Abo

justice"Est-ce que sa vie ne comptait pas ?" Déception au procès en appel du meurtre de Vanesa Campos

Par Tal Madesta le 03/04/2023
vanesa campos,procès,justice,proces vanesa campos,transidentité,travailleuse du sexe,bois de boulogne

Cinq ans après le meurtre de Vanesa Campos, les juré·es de la Cour d’assises de Créteil ont rendu en appel un verdict moins sévère qu'en première instance.
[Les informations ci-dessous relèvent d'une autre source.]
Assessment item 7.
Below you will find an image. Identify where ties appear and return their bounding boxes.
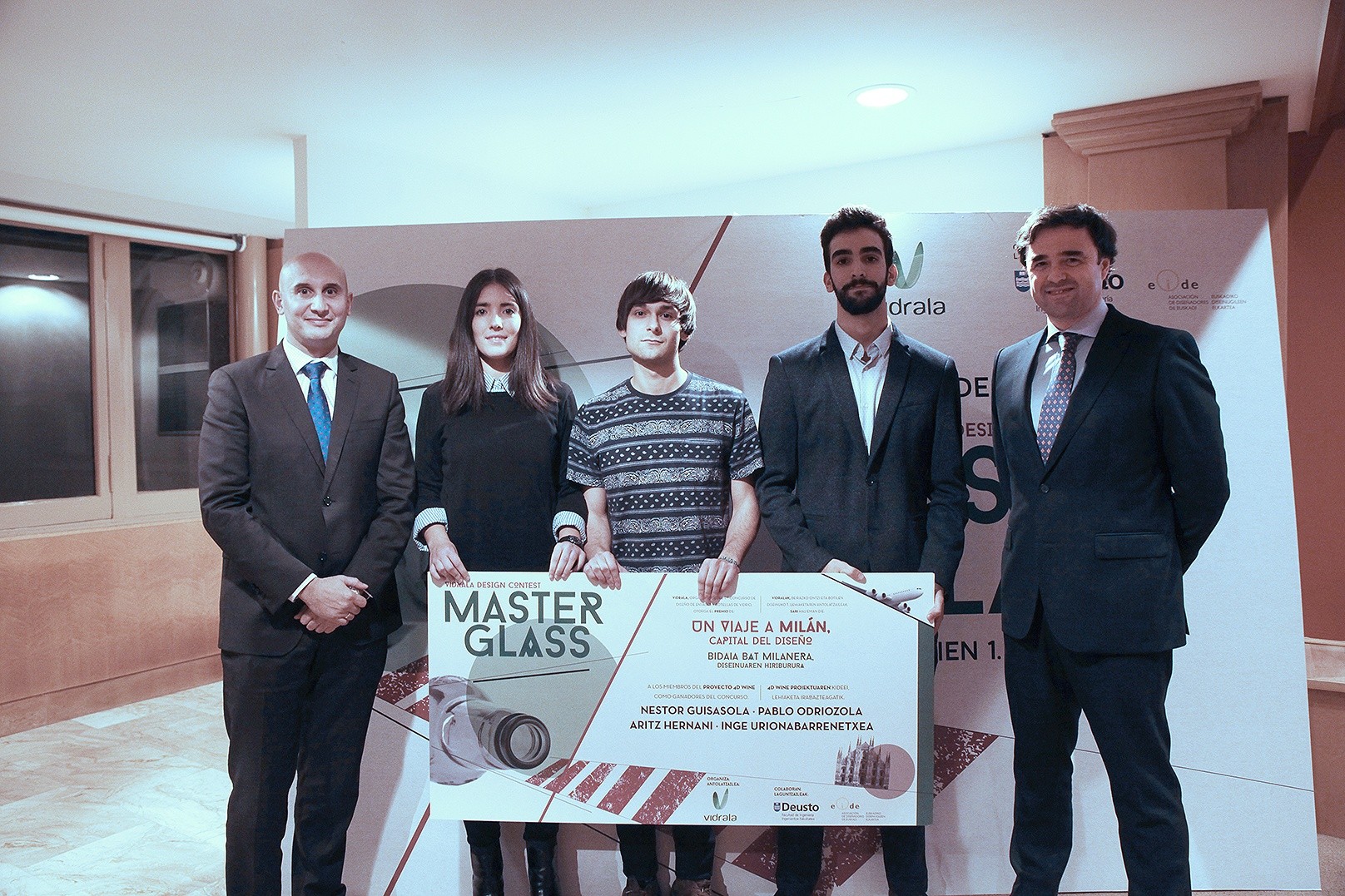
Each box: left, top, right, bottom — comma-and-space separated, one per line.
300, 361, 332, 467
1037, 332, 1085, 466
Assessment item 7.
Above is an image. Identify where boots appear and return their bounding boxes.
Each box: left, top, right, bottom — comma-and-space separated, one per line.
470, 851, 504, 896
526, 839, 561, 896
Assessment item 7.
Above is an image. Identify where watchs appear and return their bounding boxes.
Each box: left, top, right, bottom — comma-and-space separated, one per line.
558, 535, 583, 549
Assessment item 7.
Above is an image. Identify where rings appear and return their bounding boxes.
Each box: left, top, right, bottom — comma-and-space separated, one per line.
345, 613, 351, 620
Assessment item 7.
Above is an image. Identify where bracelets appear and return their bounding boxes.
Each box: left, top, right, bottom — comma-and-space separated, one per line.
719, 557, 739, 567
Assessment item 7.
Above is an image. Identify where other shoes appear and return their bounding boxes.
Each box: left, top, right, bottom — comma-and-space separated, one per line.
671, 879, 713, 896
622, 876, 660, 896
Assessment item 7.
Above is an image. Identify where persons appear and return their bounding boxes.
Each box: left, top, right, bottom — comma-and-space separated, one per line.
198, 253, 415, 896
411, 268, 587, 896
991, 203, 1231, 896
566, 271, 764, 896
758, 210, 969, 896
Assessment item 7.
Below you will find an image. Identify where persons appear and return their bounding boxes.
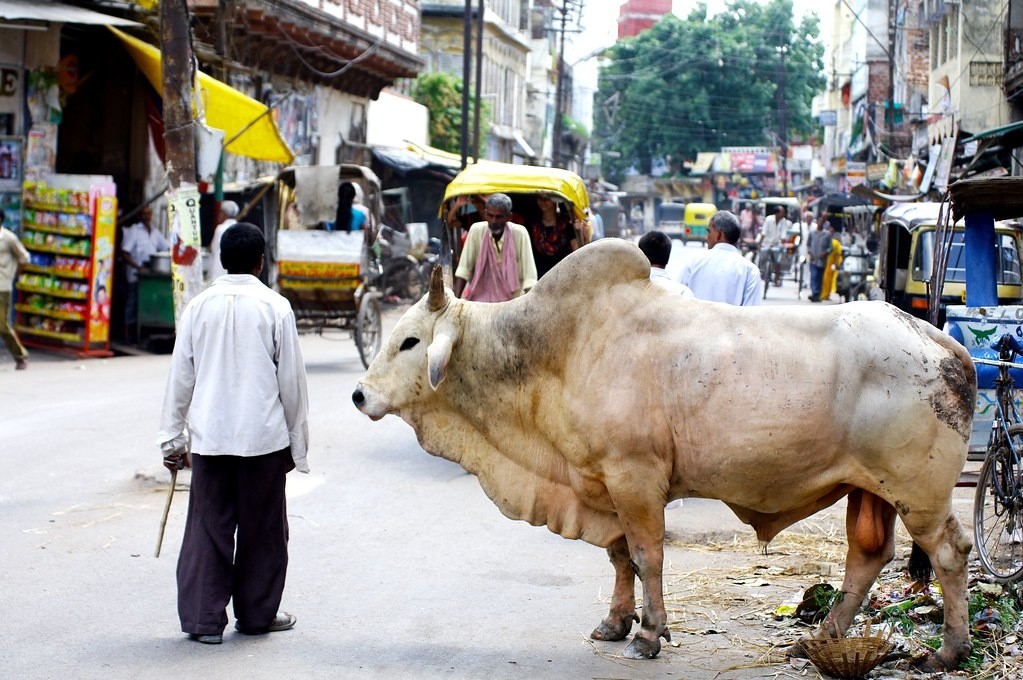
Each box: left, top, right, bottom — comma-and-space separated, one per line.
676, 210, 761, 306
122, 206, 170, 346
156, 223, 309, 644
0, 208, 31, 369
455, 192, 538, 303
739, 202, 842, 302
206, 201, 239, 281
285, 182, 376, 230
526, 193, 579, 281
447, 193, 525, 232
583, 204, 643, 243
638, 230, 695, 298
Celui-ci signe la fin d’un procès qui interroge la société sur la situation des femmes trans migrantes et travailleuses du sexe au Bois de Boulogne. 

L’ambiance est au chagrin et à la peur, chez les parties civiles, ce jeudi 30 mars à l’issue d'une ultime journée d’audience après deux semaines de procès devant la Cour d’assises de Créteil. Près de cinq ans après le meurtre de Vanesa Campos, travailleuse du sexe trans et péruvienne exerçant au Bois de Boulogne, le verdict est tombé en appel : 14 ans de prison pour Karim I. et 17 ans pour Mahmoud K., les deux principaux accusés. Des peines plus légères qu’en première instance, puisque les deux hommes avaient alors écopé de 22 ans de réclusion criminelle. 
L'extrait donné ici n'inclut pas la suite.